Mark and Norman both go down.
But Lenore must have been over the property line as she runs away unaffected.
"Man, what kind of bullshit is that."
You'll get her when you get out of jail, Stel.
"Her and all these other people."
While we're waiting for Stella to get sprung, have Tyler being stupid.
"Nice kitty! Pretty kitty!"
"Come here, kitty!"
"OW!! You little bastard!!"
* two minutes pass*
"Come here, kitty! Nice little kitty!"
"OW!!! What the fuck??"
He did this over and over, for at least 2 hours. I swear the raccoon was playing him.
Sometime after midnight....
Stella gets a quick fix so she doesn't pass out.
"Aw, isn't this nice?"
Personal boundaries are for normal sims. ............................... LOL! Who am I kidding? This is normal.
"That was so hot, baby! Let's woohoo!"
Letitia: "Did you take your pills?"
Look who's here! I think Lenore is their daughter.
It's nice when things work out.
Stella moves on to Jacqueline.
"You're holding that hammer completely wrong."
"I nevah donna turn awound evah aden."
On to Tanika.
"Are you sure it's me? There's no photo on the ID."

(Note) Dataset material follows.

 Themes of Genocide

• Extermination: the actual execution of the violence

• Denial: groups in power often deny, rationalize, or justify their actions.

"My Fox sense tells me it's you, Tanika."
Perry and Anastasia live with Tanika.
They are taken care of in rapid succession.
"Oh come on! I thought YOU got the warrent!"

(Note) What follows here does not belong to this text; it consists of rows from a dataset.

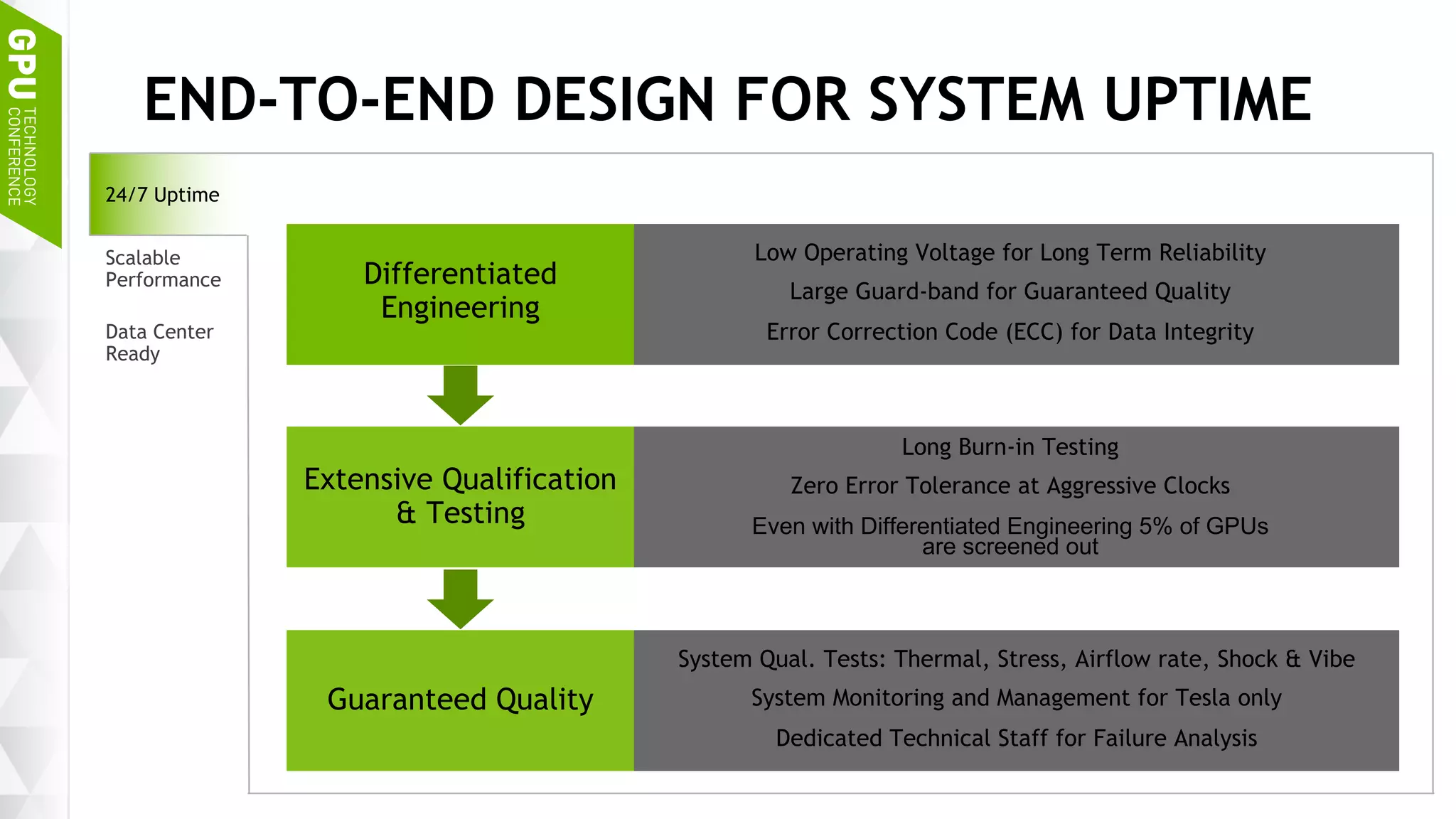 GPU TECHNOLOGY CONFERENCE

END-TO-END DESIGN FOR SYSTEM UPTIME

24/7 Uptime

Scalable Performance

Data Center Ready

Differentiated Engineering

Low Operating Voltage for Long Term Reliability

Large Guard-band for Guaranteed Quality

Error Correction Code (ECC) for Data Integrity

Extensive Qualification & Testing

Long Burn-in Testing

Zero Error Tolerance at Aggressive Clocks

Even with Differentiated Engineering 5% of GPUs are screened out

Guaranteed Quality

System Qual. Tests: Thermal, Stress, Airflow rate, Shock & Vibe

System Monitoring and Management for Tesla only

Dedicated Technical Staff for Failure Analysis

"The chief specifically told you to get it, you amateur!"
Shawn: "Why yes, I am protestin', in the rain, whilst wearin' mah booty shorts."
I like you, Shawn. Such a shame you have to die.
"Shit, it's stuck!!"
Pull harder, you big baby.
"I don't think it's taking. I'm going to get out of Dodge and try again later."
Shawn kept on protesting, so I figured she's on the sidewalk-I-don't-even-fucking-know, we'll wait for the protest to end then try to find her. Stella teleported home with no issue.
I'm also realizing right now that Stella never got Raven. We'll have to remedy that.
So starting with Vaughn, that's a ten sim streak. Not too shabby for her. Coming up next chapter, I let Stella travel. A decision I may regret. Oh, and generation nine finally shows. I swear this is our longest generation yet.